» **GIVEN PASSAGE**:
- Opening Delimiter -
"Why do I have to learn history, all the dates and places, I'll never use it anyway".
How many of us have said this when we were going to school? For the past four years that I have been researching my family history I have found that learning more about the times that my ancestors lived in helps me to know and understand their lives, beliefs, economic and political conditions of the time and the decisions they made to immigrate and migrate from one place to another. I have often found myself searching for someone and getting sidetracked by the stories of their daily lives. I imagine that all of them had dreams of a better life for their children and hope for future generations in their new homes.
I have found that a lot of different subjects I learned in grade school and thought I would never use I am putting to good use with my genealogy research. First of all, I am learning more about history than I ever imagined, but through fresh eyes, my ancestors' eyes. I have learned about the religious persecution in England that forced my ancestors to risk their lives crossing the Atlantic in the early 1600's via Leiden, Holland. My research has taken me to Plymouth Colony, where I learned about the hardships of the colonists, the harsh elements, disease and living in fear of native attacks. My Acadian and French-Canadian ancestors who chose to go to the New World, with the military and as colonists to explore and expand the realm of the King of France. My German ancestors escaped their war-torn homelands in the 1700's, arriving in New York and Pennsylvania. My Scottish ancestors lived on the Borders which were going through much change, religious and political unrest when they immigrated. I learned a lot about the history of Scotland to better understand what was going on in their lives and why they left. Some of my Irish immigrant ancestors left before the famine, seeking employment opportunities in North America, some endured the famine and left a generation later.
- Closing Delimiter -
» **DATA SUPPLIED**:
- Opening Delimiter -
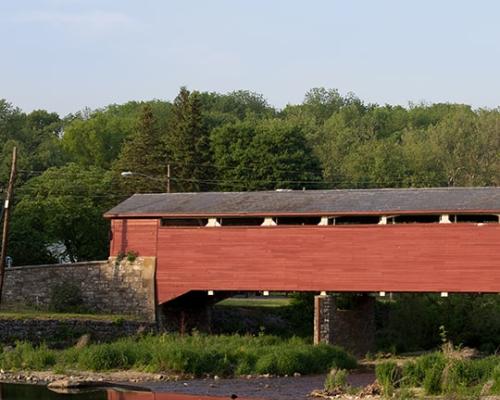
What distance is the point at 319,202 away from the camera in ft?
156

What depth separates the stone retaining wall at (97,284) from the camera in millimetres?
49031

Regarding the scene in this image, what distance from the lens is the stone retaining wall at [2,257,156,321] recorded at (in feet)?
161

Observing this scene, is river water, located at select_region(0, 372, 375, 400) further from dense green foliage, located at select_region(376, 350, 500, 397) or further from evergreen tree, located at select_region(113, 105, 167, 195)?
evergreen tree, located at select_region(113, 105, 167, 195)

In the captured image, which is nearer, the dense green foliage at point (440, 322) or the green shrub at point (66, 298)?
the green shrub at point (66, 298)

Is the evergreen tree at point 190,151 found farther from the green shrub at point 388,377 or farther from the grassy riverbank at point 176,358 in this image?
the green shrub at point 388,377

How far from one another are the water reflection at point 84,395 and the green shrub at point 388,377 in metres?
3.77

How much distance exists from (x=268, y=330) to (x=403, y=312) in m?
5.40

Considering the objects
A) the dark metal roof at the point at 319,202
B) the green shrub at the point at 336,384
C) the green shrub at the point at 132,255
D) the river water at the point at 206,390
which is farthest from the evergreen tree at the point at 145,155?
the green shrub at the point at 336,384

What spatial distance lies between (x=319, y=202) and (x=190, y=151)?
25.9 m

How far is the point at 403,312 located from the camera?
51062mm

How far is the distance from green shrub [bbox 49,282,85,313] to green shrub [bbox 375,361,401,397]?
59.6ft

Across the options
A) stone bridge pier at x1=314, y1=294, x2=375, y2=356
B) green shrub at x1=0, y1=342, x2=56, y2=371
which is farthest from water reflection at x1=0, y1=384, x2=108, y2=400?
stone bridge pier at x1=314, y1=294, x2=375, y2=356

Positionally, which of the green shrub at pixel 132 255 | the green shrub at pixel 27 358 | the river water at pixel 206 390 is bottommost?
the river water at pixel 206 390

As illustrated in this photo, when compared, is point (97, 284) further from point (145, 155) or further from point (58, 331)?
point (145, 155)
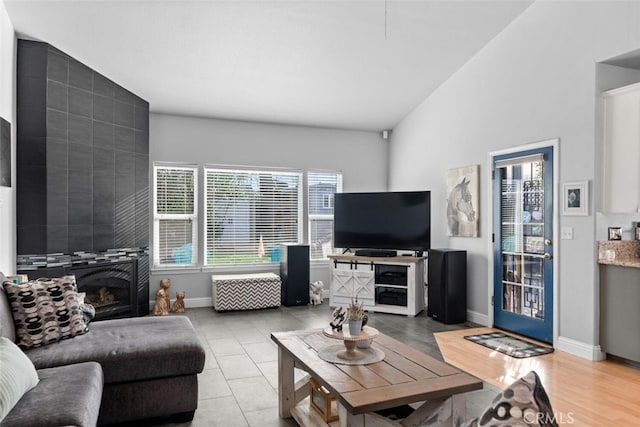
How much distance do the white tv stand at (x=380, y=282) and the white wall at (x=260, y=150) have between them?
0.84 metres

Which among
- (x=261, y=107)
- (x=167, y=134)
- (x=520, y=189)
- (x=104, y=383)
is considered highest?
(x=261, y=107)

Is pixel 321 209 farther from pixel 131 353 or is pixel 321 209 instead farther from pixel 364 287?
pixel 131 353

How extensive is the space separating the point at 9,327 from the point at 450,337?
12.7 ft

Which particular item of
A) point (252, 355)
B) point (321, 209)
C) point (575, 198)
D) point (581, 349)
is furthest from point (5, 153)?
point (581, 349)

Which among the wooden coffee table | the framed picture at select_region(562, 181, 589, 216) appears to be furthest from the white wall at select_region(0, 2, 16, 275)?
the framed picture at select_region(562, 181, 589, 216)

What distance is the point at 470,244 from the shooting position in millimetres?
5348

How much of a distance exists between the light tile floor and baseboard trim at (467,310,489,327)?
11.5 inches

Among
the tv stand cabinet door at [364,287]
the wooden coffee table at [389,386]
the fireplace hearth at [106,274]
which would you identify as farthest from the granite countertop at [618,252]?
the fireplace hearth at [106,274]

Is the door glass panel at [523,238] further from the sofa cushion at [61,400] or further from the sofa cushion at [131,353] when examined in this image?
the sofa cushion at [61,400]

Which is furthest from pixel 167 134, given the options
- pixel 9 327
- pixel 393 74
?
pixel 9 327

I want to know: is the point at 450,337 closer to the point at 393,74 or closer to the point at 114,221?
the point at 393,74

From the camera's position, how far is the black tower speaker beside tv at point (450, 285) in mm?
5117

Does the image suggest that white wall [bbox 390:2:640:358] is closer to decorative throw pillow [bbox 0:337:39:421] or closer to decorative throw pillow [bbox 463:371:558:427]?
decorative throw pillow [bbox 463:371:558:427]

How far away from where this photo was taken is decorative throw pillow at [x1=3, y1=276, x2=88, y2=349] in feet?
8.67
- Closing Delimiter -
» **ASSIGNMENT**: Please rewrite the family history passage above from "How many of" to "their new homes.", changing "sidetracked" to "distracted".

» **RESPONSE AREA**:
How many of us have said this when we were going to school? For the past four years that I have been researching my family history I have found that learning more about the times that my ancestors lived in helps me to know and understand their lives, beliefs, economic and political conditions of the time and the decisions they made to immigrate and migrate from one place to another. I have often found myself searching for someone and getting distracted by the stories of their daily lives. I imagine that all of them had dreams of a better life for their children and hope for future generations in their new homes.